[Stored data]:

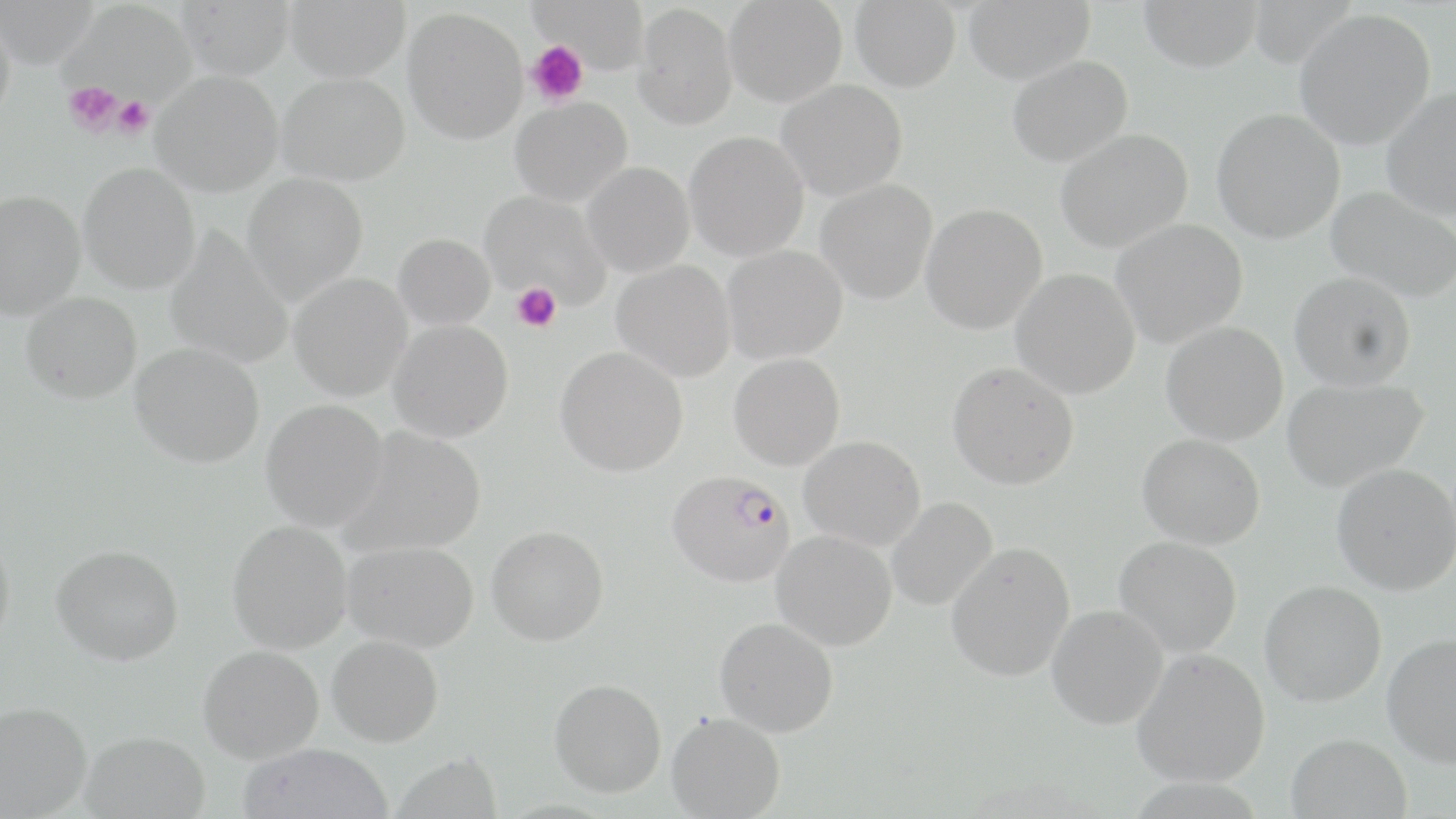 Approximate bounding boxes as (x1,y1)-(x2,y2) corner pairs in pixels. Plasmodium falciparum-infected red blood cell locations: (667,470)-(796,588). Uninfected red blood cell locations: (0,0)-(99,68), (176,0)-(293,80), (284,0)-(409,82), (529,0)-(649,74), (725,0)-(847,107), (850,0)-(960,92), (963,0)-(1095,85), (1138,0)-(1262,72), (66,1)-(196,103), (633,3)-(737,130), (0,8)-(15,129), (403,8)-(528,144), (1294,9)-(1435,149), (1007,55)-(1133,167), (152,71)-(283,196), (277,72)-(409,186), (776,79)-(908,201), (1380,86)-(1456,220), (510,96)-(632,207), (1211,108)-(1345,244), (1054,129)-(1193,253), (684,131)-(809,261), (582,162)-(695,277), (78,163)-(201,294), (242,174)-(367,306), (815,179)-(938,305), (1325,186)-(1455,303), (0,189)-(85,319), (479,190)-(611,309), (920,204)-(1047,335), (1111,218)-(1248,349), (165,228)-(293,370), (392,233)-(496,330), (721,245)-(848,364), (612,260)-(736,383), (1011,269)-(1140,399), (1289,271)-(1416,391), (288,273)-(413,401), (21,292)-(142,404), (388,319)-(514,443), (1161,322)-(1289,446), (129,343)-(265,468), (555,347)-(689,477), (728,353)-(845,470), (947,362)-(1079,490), (1281,377)-(1428,492), (261,398)-(389,532), (339,427)-(488,558), (1137,434)-(1266,549), (799,435)-(926,551), (1331,463)-(1456,595), (886,497)-(998,611), (226,520)-(353,654), (0,525)-(15,655), (486,525)-(609,645), (771,530)-(897,651), (1114,536)-(1242,657), (343,540)-(479,653), (946,541)-(1075,682), (51,545)-(183,665), (1259,580)-(1386,706), (1046,605)-(1168,730), (715,617)-(839,737), (1382,632)-(1456,768), (327,635)-(444,747), (198,645)-(324,764), (1132,648)-(1270,787), (549,678)-(666,798), (0,700)-(92,818), (666,711)-(786,819), (81,731)-(209,819), (1285,733)-(1412,819), (237,743)-(394,819), (390,751)-(503,818). Platelet locations: (526,40)-(587,107), (63,81)-(124,136), (113,96)-(154,138), (512,283)-(562,332). Slide-level diagnosis: Plasmodium falciparum. Thin blood smear. Single field of view. Image is 1456×819 pixels. Optical microscopy. May-Grünwald-Giemsa-stained preparation. 1000x magnification.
Locate every Plasmodium falciparum parasite and give its life-cycle stage, and locate every leukocyte and any debris.
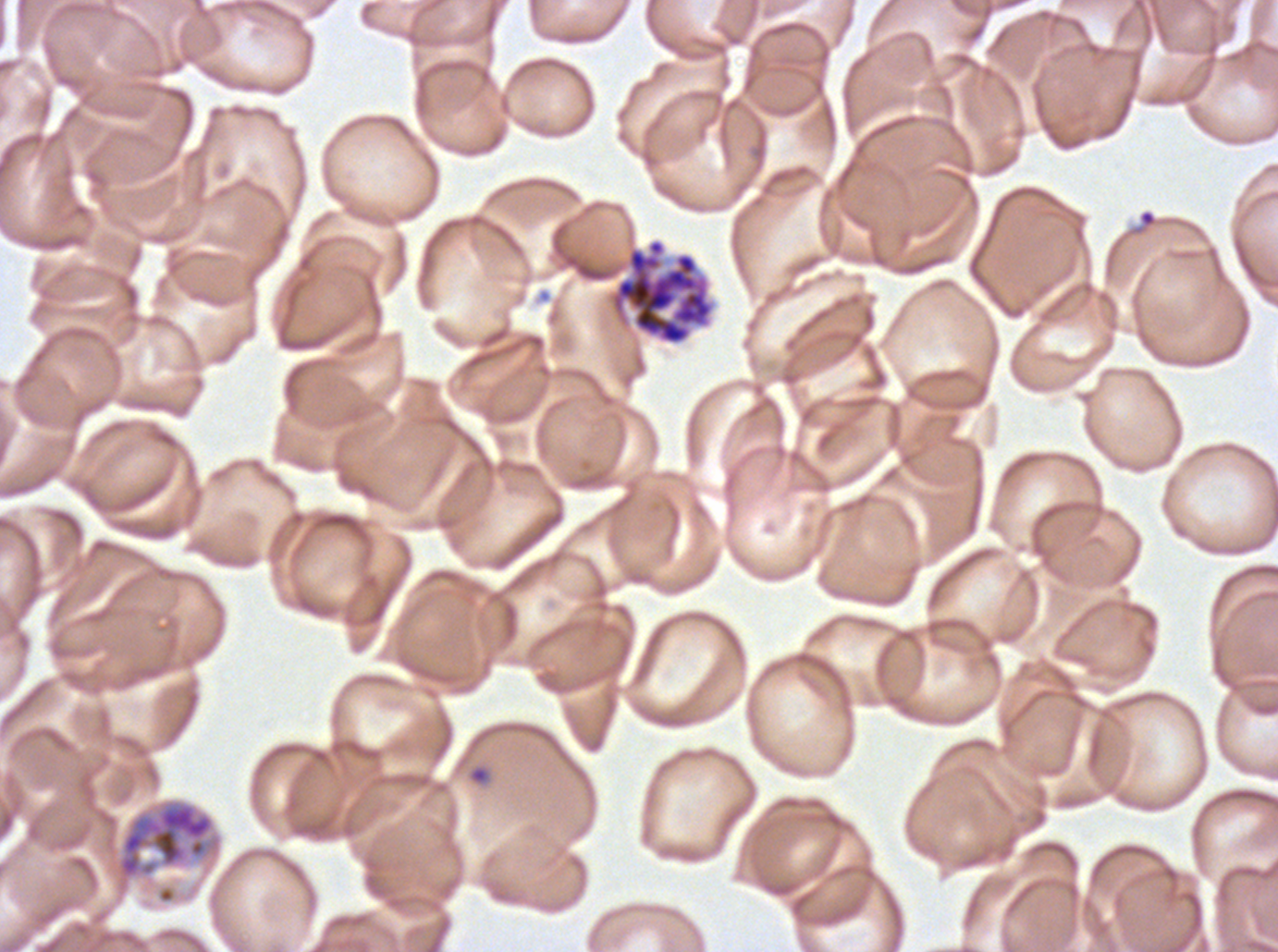

Approximate bounding boxes as {x1, y1, x2, y2} in pixels.
Rings: {1138, 209, 1156, 227}, {467, 763, 491, 786}.
Late schizonts: {114, 798, 223, 895}.
Segmenters: {608, 238, 716, 346}.
No late-ring/early-trophozoite forms, mid trophozoites, late trophozoites, early schizonts, gametocytes, leukocytes, or debris observed.

{
  "stain": "Giemsa",
  "specimen": "Plasmodium falciparum cultured ex vivo for 24 to 48 hours, from a patient in The Gambia",
  "preparation": "thin blood smear",
  "life_cycle_stages_observed": "ring, late schizont, segmenter",
  "field_of_view": "sub-image separated from a larger composite",
  "image_size": "1278×952 pixels"
}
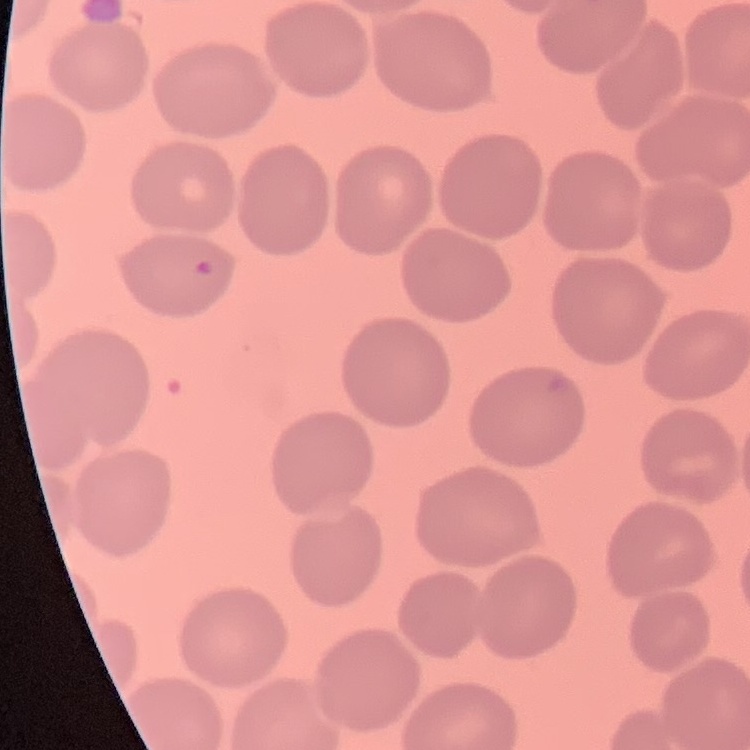
Summary:
  - Erythrocyte morphology: no rouleaux formation
  - Image type: one tile cut from a larger photomicrograph
  - Preparation: thin blood film
  - Stain: Field's or Giemsa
Locate every Plasmodium parasite.
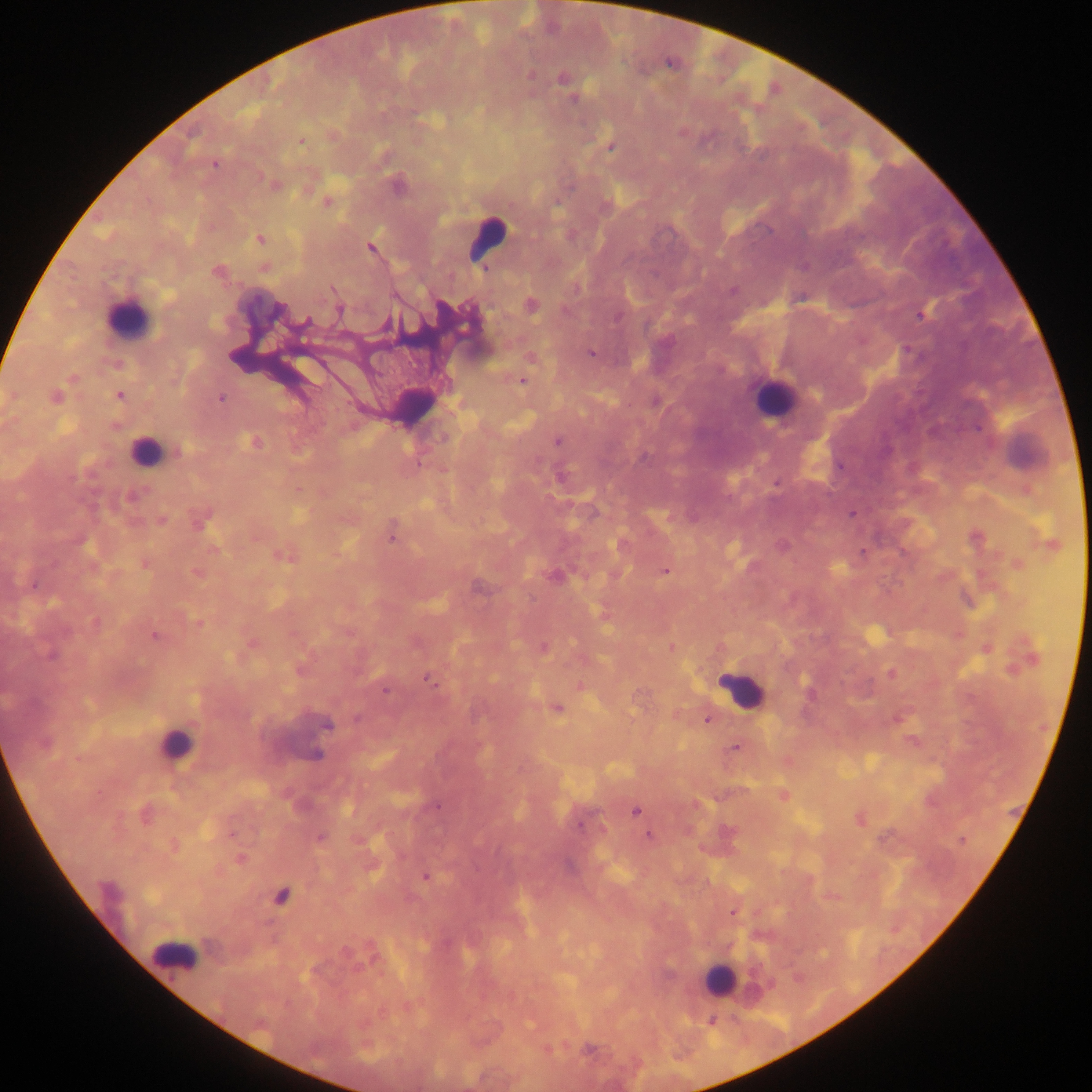
Approximate centers as {x, y} in pixels.
Plasmodium parasites: {562, 79}, {573, 100}, {302, 141}, {611, 147}, {214, 165}, {274, 184}, {398, 186}, {327, 203}, {260, 239}, {371, 248}, {217, 271}, {333, 289}, {733, 291}, {532, 305}, {278, 310}, {339, 310}, {921, 314}, {617, 317}, {306, 322}, {386, 325}, {590, 353}, {522, 381}, {120, 396}, {55, 397}, {221, 398}, {444, 438}, {558, 441}, {254, 442}, {180, 451}, {419, 464}, {776, 483}, {131, 496}, {852, 514}, {162, 520}, {200, 522}, {391, 538}, {215, 550}, {863, 553}, {285, 557}, {145, 564}, {665, 571}, {197, 573}, {554, 576}, {33, 585}, {198, 622}, {96, 623}, {154, 636}, {544, 648}, {671, 648}, {51, 656}, {891, 674}, {428, 679}, {385, 691}, {557, 709}, {357, 718}, {707, 720}, {327, 725}, {45, 744}, {735, 747}, {317, 755}, {438, 807}, {636, 811}, {580, 826}, {649, 837}, {320, 838}, {961, 840}, {241, 859}, {425, 877}, {109, 890}, {281, 896}, {734, 913}.

Leukocyte locations: {488, 238}, {128, 318}, {772, 396}, {144, 450}, {741, 690}, {174, 744}, {172, 954}, {717, 980}. Image is 1092×1092 pixels. Photographed through a microscope with a mobile-phone camera. Collected in Ghana. Thick blood smear. One field of view.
State the blood parasite species.
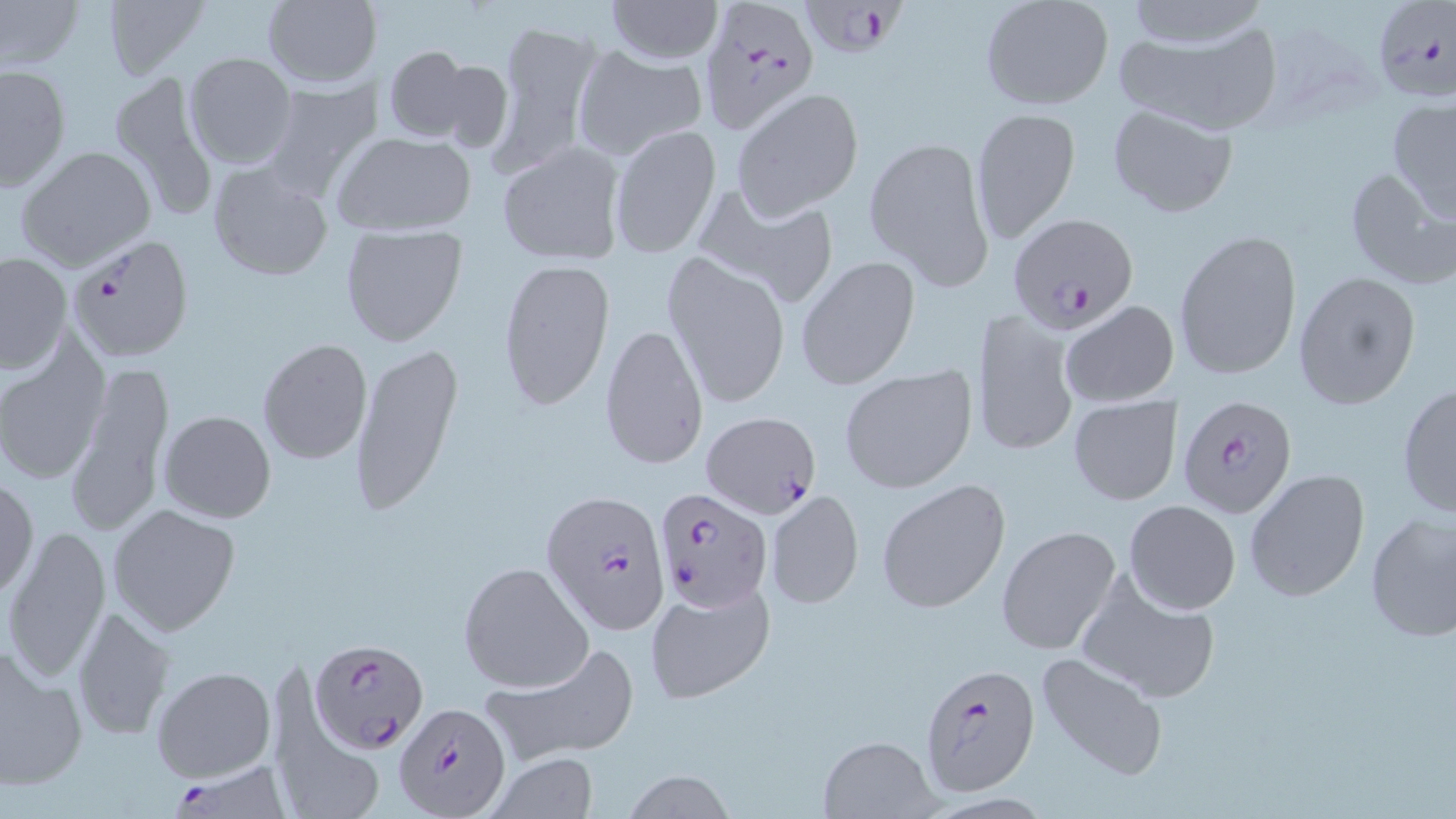

Plasmodium falciparum.

{
  "magnification": "1000x",
  "field_of_view": "single",
  "modality": "optical microscopy",
  "uninfected_red_blood_cell_locations": "approximate bounding boxes as (x1, y1, x2, y2) in pixels: (1, 0, 83, 72), (262, 0, 377, 90), (606, 0, 724, 63), (1119, 0, 1270, 50), (101, 1, 210, 80), (979, 2, 1113, 112), (489, 17, 602, 178), (1108, 26, 1279, 131), (382, 45, 480, 143), (575, 47, 706, 160), (183, 52, 297, 169), (1, 63, 70, 192), (107, 71, 221, 223), (259, 76, 380, 199), (733, 89, 863, 218), (1388, 97, 1456, 221), (1105, 102, 1239, 218), (972, 108, 1083, 244), (608, 128, 721, 256), (333, 131, 477, 237), (866, 135, 994, 289), (497, 139, 627, 264), (15, 145, 155, 271), (207, 162, 334, 280), (1340, 165, 1452, 290), (697, 185, 841, 309), (339, 225, 469, 348), (1174, 229, 1300, 381), (663, 252, 790, 410), (1, 254, 71, 374), (796, 257, 919, 390), (497, 259, 617, 410), (1292, 271, 1422, 410), (1061, 302, 1179, 407), (972, 308, 1078, 458), (599, 322, 709, 470), (257, 338, 373, 464), (0, 340, 108, 485), (349, 341, 464, 518), (67, 361, 173, 538), (839, 366, 977, 493), (1396, 381, 1456, 520), (1067, 396, 1179, 505), (159, 410, 276, 523), (1244, 468, 1371, 602), (1, 477, 38, 600), (877, 478, 1012, 615), (765, 489, 864, 609), (1124, 499, 1241, 614), (106, 503, 240, 635), (1363, 510, 1456, 643), (996, 525, 1121, 655), (3, 526, 112, 684), (458, 562, 593, 693), (1073, 569, 1222, 704), (645, 579, 775, 705), (70, 607, 175, 741), (480, 640, 639, 766), (0, 642, 88, 793), (1035, 653, 1169, 782), (268, 657, 382, 819), (152, 664, 275, 781), (815, 733, 943, 818), (485, 753, 600, 818), (624, 772, 736, 818)",
  "plasmodium_falciparum_infected_red_blood_cell_locations": "approximate bounding boxes as (x1, y1, x2, y2) in pixels: (802, 0, 904, 54), (1371, 0, 1455, 106), (701, 2, 816, 133), (1009, 212, 1138, 333), (67, 232, 194, 361), (1177, 395, 1297, 517), (701, 412, 820, 518), (652, 487, 771, 613), (543, 491, 666, 634), (310, 639, 429, 752), (918, 663, 1042, 795), (393, 703, 513, 817), (167, 762, 293, 815)",
  "stain": "May-Grünwald-Giemsa",
  "image_size": "1456×819 pixels",
  "preparation": "thin blood film"
}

[Instructions for the task]:
Give the number of lines in the entries that contain the word "debris", with no other text.

[Task answer]:
2